● **WRITTEN PROBLEM**:
Express the material, from its first line through the line that contains "384 centimetres", as a JSON list of strings with one string per line, skipping blank lines.

● **MATERIAL FOR THIS EXERCISE**:
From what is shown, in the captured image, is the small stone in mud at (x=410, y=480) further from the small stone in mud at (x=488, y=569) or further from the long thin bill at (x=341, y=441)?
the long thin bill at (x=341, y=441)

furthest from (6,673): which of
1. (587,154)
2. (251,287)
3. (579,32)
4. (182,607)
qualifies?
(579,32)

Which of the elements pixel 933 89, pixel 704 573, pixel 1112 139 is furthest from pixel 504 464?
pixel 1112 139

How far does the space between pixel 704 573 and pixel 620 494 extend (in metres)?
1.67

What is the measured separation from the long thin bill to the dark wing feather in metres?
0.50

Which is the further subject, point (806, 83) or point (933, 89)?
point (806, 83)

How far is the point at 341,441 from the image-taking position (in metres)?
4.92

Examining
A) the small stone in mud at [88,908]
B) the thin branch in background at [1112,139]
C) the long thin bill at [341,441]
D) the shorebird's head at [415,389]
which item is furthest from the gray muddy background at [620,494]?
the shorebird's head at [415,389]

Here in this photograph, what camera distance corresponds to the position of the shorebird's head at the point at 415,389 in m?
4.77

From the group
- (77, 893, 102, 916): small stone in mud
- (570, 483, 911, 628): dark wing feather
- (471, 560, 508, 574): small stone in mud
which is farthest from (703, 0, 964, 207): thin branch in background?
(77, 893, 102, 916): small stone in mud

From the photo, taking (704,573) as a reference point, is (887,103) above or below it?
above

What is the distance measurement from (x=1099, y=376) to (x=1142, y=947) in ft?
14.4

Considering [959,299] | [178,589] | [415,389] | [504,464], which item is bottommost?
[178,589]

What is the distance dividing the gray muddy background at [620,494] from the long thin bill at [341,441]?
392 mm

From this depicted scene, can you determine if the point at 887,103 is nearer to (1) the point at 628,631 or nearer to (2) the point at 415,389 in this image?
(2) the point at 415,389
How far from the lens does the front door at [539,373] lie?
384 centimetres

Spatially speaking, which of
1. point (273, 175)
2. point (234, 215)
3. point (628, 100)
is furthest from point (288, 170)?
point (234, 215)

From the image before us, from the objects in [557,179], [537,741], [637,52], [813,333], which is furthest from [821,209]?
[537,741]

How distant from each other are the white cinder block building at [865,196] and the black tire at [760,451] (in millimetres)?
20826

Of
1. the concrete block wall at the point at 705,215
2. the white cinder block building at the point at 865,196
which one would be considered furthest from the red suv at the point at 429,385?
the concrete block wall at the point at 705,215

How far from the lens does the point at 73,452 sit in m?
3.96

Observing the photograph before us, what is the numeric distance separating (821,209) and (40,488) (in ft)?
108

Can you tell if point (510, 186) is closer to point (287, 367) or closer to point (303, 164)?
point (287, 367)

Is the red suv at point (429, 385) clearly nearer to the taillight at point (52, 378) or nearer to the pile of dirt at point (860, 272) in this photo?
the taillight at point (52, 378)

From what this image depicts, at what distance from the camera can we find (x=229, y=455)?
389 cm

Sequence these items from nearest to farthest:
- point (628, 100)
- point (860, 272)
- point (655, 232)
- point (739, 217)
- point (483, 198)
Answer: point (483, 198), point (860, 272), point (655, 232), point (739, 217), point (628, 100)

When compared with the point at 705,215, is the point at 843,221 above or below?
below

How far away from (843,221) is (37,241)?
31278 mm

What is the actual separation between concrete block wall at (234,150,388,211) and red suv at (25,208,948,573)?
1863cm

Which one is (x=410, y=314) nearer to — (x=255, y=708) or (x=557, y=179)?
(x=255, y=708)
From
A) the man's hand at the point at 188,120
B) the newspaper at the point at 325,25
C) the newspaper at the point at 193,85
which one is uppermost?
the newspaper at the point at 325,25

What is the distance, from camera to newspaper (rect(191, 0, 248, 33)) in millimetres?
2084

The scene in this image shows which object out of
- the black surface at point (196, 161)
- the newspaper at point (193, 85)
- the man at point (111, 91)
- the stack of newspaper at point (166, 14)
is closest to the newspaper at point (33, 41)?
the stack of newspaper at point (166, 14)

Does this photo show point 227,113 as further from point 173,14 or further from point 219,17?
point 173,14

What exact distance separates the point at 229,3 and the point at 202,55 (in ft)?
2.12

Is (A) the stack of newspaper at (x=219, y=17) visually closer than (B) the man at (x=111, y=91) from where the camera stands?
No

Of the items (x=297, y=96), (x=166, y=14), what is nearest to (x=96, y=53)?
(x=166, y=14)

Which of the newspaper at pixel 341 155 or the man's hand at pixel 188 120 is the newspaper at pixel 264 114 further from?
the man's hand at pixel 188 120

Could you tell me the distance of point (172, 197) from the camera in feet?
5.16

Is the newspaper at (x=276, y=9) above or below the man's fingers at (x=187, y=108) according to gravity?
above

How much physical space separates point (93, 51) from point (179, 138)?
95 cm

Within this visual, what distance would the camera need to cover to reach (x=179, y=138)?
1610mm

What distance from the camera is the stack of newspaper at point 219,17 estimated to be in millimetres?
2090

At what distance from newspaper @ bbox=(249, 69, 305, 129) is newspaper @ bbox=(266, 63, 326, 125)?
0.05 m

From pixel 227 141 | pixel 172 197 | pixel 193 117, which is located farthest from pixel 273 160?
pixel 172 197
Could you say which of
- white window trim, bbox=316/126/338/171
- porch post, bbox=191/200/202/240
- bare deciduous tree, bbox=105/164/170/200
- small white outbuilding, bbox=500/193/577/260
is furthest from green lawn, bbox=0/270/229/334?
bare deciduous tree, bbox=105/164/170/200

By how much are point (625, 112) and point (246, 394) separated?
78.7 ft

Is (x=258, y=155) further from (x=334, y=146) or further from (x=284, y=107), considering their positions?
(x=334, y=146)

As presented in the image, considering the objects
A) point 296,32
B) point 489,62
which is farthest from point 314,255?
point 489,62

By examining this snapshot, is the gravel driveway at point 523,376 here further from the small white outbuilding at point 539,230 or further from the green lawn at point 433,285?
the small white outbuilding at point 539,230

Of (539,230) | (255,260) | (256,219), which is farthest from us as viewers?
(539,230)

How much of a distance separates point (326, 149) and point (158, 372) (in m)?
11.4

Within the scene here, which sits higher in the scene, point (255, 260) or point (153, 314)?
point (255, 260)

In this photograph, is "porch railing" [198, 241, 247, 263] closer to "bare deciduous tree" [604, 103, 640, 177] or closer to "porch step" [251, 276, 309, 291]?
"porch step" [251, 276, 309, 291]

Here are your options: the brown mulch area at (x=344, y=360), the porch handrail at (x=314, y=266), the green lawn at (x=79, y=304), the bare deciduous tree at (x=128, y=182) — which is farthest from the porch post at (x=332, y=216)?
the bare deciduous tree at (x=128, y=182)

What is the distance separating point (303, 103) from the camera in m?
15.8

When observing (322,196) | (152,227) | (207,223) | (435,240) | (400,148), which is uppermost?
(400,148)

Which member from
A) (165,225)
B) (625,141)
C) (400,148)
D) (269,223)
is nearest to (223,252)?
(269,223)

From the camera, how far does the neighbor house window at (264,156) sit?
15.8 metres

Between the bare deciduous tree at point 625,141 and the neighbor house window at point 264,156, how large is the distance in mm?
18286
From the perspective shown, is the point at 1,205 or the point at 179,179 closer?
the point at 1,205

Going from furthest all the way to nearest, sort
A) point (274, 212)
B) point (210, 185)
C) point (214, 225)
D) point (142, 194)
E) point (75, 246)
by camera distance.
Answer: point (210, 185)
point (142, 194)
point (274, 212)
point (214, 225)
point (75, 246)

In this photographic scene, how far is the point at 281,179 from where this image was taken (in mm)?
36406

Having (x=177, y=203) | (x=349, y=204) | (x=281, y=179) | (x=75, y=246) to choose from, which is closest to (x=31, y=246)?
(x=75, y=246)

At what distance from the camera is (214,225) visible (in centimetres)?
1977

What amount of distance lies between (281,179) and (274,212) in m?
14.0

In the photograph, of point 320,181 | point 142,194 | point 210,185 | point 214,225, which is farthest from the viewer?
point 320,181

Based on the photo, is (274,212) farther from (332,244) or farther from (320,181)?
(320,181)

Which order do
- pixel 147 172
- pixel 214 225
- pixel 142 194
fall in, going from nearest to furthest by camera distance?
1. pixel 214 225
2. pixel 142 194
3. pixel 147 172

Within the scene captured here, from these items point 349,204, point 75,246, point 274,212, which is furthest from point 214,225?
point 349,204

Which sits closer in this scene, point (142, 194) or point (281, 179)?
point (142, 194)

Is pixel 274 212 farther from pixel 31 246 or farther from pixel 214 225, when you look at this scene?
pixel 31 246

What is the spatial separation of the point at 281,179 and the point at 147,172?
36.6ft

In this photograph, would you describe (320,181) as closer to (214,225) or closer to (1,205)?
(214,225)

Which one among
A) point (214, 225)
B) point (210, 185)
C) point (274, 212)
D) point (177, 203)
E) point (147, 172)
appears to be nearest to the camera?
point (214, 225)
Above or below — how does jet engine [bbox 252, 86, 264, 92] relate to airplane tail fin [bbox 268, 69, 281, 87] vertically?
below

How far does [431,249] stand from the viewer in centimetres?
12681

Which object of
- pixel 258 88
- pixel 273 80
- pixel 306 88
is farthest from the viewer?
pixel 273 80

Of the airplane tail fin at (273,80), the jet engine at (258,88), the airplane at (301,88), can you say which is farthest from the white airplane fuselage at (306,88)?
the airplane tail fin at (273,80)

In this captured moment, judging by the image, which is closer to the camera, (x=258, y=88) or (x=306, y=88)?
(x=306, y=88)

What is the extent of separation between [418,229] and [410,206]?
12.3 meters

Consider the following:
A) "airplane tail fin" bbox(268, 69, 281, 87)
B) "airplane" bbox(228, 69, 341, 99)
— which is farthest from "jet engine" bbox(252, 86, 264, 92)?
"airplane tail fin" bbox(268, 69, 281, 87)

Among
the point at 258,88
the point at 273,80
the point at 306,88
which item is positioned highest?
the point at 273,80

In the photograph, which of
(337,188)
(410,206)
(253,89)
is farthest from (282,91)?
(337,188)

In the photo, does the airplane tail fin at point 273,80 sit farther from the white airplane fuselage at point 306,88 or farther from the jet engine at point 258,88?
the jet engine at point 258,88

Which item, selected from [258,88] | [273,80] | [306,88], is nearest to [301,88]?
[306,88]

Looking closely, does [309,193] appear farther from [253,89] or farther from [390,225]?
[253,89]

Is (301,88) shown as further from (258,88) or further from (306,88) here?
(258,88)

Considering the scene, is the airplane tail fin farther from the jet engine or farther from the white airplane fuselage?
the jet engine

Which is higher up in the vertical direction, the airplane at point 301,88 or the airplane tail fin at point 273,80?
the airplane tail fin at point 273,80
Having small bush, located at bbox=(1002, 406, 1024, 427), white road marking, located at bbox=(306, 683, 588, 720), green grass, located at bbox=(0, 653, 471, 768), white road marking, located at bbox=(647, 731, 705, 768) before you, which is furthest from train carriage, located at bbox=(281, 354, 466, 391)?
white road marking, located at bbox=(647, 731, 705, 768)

● **RESPONSE**:
[
  "From what is shown, in the captured image, is the small stone in mud at (x=410, y=480) further from the small stone in mud at (x=488, y=569) or further from the long thin bill at (x=341, y=441)?",
  "the long thin bill at (x=341, y=441)",
  "furthest from (6,673): which of",
  "1. (587,154)",
  "2. (251,287)",
  "3. (579,32)",
  "4. (182,607)",
  "qualifies?",
  "(579,32)",
  "Which of the elements pixel 933 89, pixel 704 573, pixel 1112 139 is furthest from pixel 504 464?",
  "pixel 1112 139",
  "How far does the space between pixel 704 573 and pixel 620 494 extend (in metres)?",
  "1.67",
  "What is the measured separation from the long thin bill to the dark wing feather in metres?",
  "0.50",
  "Which is the further subject, point (806, 83) or point (933, 89)?",
  "point (806, 83)",
  "How far is the point at 341,441 from the image-taking position (in metres)?",
  "4.92",
  "Examining",
  "A) the small stone in mud at [88,908]",
  "B) the thin branch in background at [1112,139]",
  "C) the long thin bill at [341,441]",
  "D) the shorebird's head at [415,389]",
  "which item is furthest from the gray muddy background at [620,494]?",
  "the shorebird's head at [415,389]",
  "Here in this photograph, what camera distance corresponds to the position of the shorebird's head at the point at 415,389 in m?",
  "4.77",
  "From the group",
  "- (77, 893, 102, 916): small stone in mud",
  "- (570, 483, 911, 628): dark wing feather",
  "- (471, 560, 508, 574): small stone in mud",
  "which is farthest from (703, 0, 964, 207): thin branch in background?",
  "(77, 893, 102, 916): small stone in mud",
  "From the photo, taking (704,573) as a reference point, is (887,103) above or below it?",
  "above",
  "What is the distance measurement from (x=1099, y=376) to (x=1142, y=947) in ft?",
  "14.4",
  "Considering [959,299] | [178,589] | [415,389] | [504,464], which item is bottommost?",
  "[178,589]",
  "What is the distance dividing the gray muddy background at [620,494] from the long thin bill at [341,441]?",
  "392 mm",
  "From this depicted scene, can you determine if the point at 887,103 is nearer to (1) the point at 628,631 or nearer to (2) the point at 415,389 in this image?",
  "(2) the point at 415,389",
  "How far from the lens does the front door at [539,373] lie?",
  "384 centimetres"
]